# 与えられた指示 A
リストのうち、「What is the measure」を含む行から始めてリストの最後の行までを、空行を除いた番号付きの一覧として表してください。

もしあなたが歴史上の人物のために香水を作ることが出来るとしたら誰のために作りたいですか?「イヴのために!」©Hermès

エルメスの調香師には、とてつもない特典があります。それは制限のない予算で、妥協なく原材料を使用することが許されており、期日もないということです。

さらにエルメスはエレナ期から、通常他ブランドが行っている何千人もの人を対象にした大規模な市場調査を行わず、わずか5人の制作委員会(クリスティーヌを含む)で消費者に提供される香水を決定しているのです。市場調査の弊害は、大衆向けに作る香りを開発する場合、テーマや選べる色が限定され、非常に低い予算で制作することを求められるようになります。

クリスティーヌのラボを、他の調香師のようにグラースには置かずに、パリ北東部の郊外にあるパンタンのレザー、メンズウェア、シルクの工房が集まる建物(ジャン=ルイ・デュマの頃に建造された、アドレスも極秘のエルメスの秘密の場所)の最上階に庭付きという非常に贅沢な環境で置いています。それはエルメスの調香師という性質上、彼女はそこにある膨大なレザーの香りを嗅ぐ特権を持っているためです。

エルメス本社からは、次にこういった香水を作ってくれという要求はありません。「エルメスという180年の歴史を誇るブランドで、香水をひとつ作るたびにプレッシャーは大きくなるばかり」と笑うクリスティーヌ。「エルメスでは、調香師としては完全に自由です。それは私に多くの喜びを与えてくれます。だからこそリスクを冒さないといけないのです」。

# 与えられた指示 B
本文に基づいて、次の問いに答えてください。
(i) エルメスで消費者に提供される香水を決める制作委員会は何人で構成されていますか。
(ii) クリスティーヌのラボは、パリ北東部の郊外のどこにありますか。
(iii) クリスティーヌはエルメスを何年の歴史を誇るブランドだと述べていますか。

# 抽出データ項目
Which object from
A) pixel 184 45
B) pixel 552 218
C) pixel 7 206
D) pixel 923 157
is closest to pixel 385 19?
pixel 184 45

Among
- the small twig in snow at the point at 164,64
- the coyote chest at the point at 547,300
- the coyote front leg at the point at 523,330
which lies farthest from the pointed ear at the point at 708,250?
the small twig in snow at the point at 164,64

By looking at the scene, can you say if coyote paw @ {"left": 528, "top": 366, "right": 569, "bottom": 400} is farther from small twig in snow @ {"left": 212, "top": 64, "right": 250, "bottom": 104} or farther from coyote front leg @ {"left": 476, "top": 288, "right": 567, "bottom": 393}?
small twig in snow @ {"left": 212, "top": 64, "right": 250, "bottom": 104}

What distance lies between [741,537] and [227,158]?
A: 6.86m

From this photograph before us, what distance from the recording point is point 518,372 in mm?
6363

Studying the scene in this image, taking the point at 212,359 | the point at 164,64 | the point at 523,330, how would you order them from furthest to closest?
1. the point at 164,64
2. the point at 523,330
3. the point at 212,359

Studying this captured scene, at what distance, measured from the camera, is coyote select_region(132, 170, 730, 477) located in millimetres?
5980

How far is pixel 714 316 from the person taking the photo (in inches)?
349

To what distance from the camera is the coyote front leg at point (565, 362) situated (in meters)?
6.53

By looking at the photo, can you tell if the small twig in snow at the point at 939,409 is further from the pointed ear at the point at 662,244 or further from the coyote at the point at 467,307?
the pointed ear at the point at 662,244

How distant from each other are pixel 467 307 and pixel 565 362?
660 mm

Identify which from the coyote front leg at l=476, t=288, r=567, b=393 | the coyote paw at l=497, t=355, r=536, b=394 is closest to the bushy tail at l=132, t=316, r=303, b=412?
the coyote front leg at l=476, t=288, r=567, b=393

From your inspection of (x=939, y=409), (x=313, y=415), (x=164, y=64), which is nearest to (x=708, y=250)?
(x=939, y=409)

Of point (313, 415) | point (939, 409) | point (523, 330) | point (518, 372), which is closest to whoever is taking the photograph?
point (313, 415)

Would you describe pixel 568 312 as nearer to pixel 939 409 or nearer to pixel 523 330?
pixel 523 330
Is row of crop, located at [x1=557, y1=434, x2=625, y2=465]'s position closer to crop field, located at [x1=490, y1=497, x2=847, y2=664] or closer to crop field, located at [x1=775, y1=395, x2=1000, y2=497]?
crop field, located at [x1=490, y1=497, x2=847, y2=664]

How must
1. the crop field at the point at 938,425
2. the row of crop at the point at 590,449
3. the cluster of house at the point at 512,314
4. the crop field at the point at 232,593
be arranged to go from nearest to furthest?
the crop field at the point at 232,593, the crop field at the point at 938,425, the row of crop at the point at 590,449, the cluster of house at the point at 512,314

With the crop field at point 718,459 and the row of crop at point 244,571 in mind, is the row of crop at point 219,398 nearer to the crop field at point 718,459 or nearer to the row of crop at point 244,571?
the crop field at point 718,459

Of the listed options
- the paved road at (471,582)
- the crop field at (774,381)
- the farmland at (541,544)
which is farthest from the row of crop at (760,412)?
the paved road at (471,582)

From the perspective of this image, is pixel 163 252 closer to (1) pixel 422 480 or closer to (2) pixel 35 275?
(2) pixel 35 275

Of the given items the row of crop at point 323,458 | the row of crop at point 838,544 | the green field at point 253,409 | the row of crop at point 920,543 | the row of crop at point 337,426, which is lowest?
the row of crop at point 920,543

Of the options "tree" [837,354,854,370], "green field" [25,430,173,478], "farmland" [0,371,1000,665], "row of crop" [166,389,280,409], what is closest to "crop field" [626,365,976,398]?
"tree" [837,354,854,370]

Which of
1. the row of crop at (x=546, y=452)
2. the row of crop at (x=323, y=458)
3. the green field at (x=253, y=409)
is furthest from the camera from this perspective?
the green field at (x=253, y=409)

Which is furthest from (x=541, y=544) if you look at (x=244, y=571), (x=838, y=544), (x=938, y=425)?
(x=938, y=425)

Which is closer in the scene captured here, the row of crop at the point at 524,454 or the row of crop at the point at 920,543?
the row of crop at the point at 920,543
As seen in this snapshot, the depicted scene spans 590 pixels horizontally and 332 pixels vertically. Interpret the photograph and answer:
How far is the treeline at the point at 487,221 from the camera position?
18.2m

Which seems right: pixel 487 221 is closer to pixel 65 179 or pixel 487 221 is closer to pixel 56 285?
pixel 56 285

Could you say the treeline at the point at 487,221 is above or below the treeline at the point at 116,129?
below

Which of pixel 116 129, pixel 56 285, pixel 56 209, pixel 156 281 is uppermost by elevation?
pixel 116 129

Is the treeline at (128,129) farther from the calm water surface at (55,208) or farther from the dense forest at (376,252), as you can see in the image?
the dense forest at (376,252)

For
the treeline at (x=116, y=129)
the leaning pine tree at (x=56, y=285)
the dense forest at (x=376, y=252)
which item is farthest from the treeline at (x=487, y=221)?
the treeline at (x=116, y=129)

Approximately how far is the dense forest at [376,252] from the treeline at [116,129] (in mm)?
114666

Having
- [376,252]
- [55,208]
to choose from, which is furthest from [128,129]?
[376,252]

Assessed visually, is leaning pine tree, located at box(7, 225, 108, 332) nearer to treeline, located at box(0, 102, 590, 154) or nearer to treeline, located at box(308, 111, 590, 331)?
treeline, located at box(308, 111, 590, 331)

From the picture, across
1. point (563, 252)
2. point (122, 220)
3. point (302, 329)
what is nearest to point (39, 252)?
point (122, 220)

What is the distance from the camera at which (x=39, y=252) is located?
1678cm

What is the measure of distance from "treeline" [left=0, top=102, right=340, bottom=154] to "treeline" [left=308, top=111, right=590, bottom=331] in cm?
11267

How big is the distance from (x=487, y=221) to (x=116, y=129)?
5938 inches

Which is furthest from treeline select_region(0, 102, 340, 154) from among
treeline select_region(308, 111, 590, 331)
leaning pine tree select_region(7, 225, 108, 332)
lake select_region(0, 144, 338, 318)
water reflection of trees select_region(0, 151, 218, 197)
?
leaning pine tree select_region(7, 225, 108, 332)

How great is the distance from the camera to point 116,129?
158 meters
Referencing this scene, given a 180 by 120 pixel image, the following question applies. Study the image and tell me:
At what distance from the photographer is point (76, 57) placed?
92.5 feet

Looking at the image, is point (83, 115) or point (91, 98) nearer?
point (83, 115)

# 解答 A
1. What is the measure of distance from "treeline" [left=0, top=102, right=340, bottom=154] to "treeline" [left=308, top=111, right=590, bottom=331] in cm?
2. 11267
3. How big is the distance from (x=487, y=221) to (x=116, y=129)?
4. 5938 inches
5. Which is furthest from treeline select_region(0, 102, 340, 154) from among
6. treeline select_region(308, 111, 590, 331)
7. leaning pine tree select_region(7, 225, 108, 332)
8. lake select_region(0, 144, 338, 318)
9. water reflection of trees select_region(0, 151, 218, 197)
10. ?
11. leaning pine tree select_region(7, 225, 108, 332)
12. How great is the distance from the camera to point 116,129?
13. 158 meters
14. Referencing this scene, given a 180 by 120 pixel image, the following question applies. Study the image and tell me:
15. At what distance from the photographer is point (76, 57) placed?
16. 92.5 feet
17. Looking at the image, is point (83, 115) or point (91, 98) nearer?
18. point (83, 115)

# 解答 B
(i) 5人(クリスティーヌを含む)
(ii) パンタン(レザー、メンズウェア、シルクの工房が集まる建物の最上階)
(iii) 180年